People may ask, we didn't have popularly elected LegCo members in the colonial days, either, how could the British ran administration do it so fine ?
One thing is that they make good use of the consultants they hired (independent, not from UK or HK, e.g. from Ireland, Canada, NZ etc.). The ExeCo was made up of very competent people who could give good advice. Today ExCo places is used as a "reward" for the CE to give to those who supported him, not necessarily the best of the minds in town. There is also a syndrome of the officials trying too hard to prove themselves (or an inflated ego?). No matter what, the administrations failed to listen unless you protest. The administration is largely to blame.
Posting on behalf of reader Sheung Wan:
"I tend to agree with you but don't like the consequences. I'm not a fan of chaos any more than Hu Jintau. I hate demagoguery and blind obedience in equal measures. The two are in a way the same.
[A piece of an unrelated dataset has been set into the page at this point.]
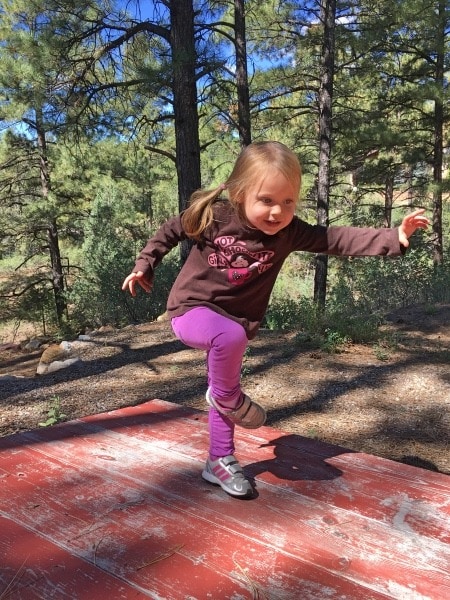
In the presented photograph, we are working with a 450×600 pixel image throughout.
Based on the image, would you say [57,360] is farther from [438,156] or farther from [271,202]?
[438,156]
Your column today was absolutely right, but full democracy is simply not in the cards for us and I can't help thinking that the moment of truth for HK is coming soon, with results which are going to be less than pretty. The communist party simply cannot live with what (some, maybe most) HK people want. The Article 23 debacle was relatively minor, as its implications were not clear. With national education, the issues are more specific, and there is just no way the Party will accept textbooks in HK which openly discuss its failings. Scrapping is the only option, but with so much face to be lost, I'm not holding my breath.
To his credit, I don't think CY ("the fox") would have gotten into this mess himself. The hapless Donald, always trying to prove his patriotic credentials, is the culprit.
I am really happy not to be in the shoes of any of these guys right now.
On the positive side, I'm on my way back from Beijing, where I sat on a jury of a design competition. Unlike earlier juries I've been on in the mainland, the discussion seemed relatively frank, transparent, and at times almost defiant of the agenda of local party officials. I sometimes have more hope for democracy and critical thinking on the mainland than in HK...
Dead on the money.
Give Hong Kong nihilists enough rope they will first hang the rest of us -- the silent majority. After that, they will hang one another in their struggle to acquire power. The "death of Hong Kong" prophesy in the American media will finally come to past.
Silence, is just silence. Remaining silence is a passive consent to leave the decisions to those who cares to speak up.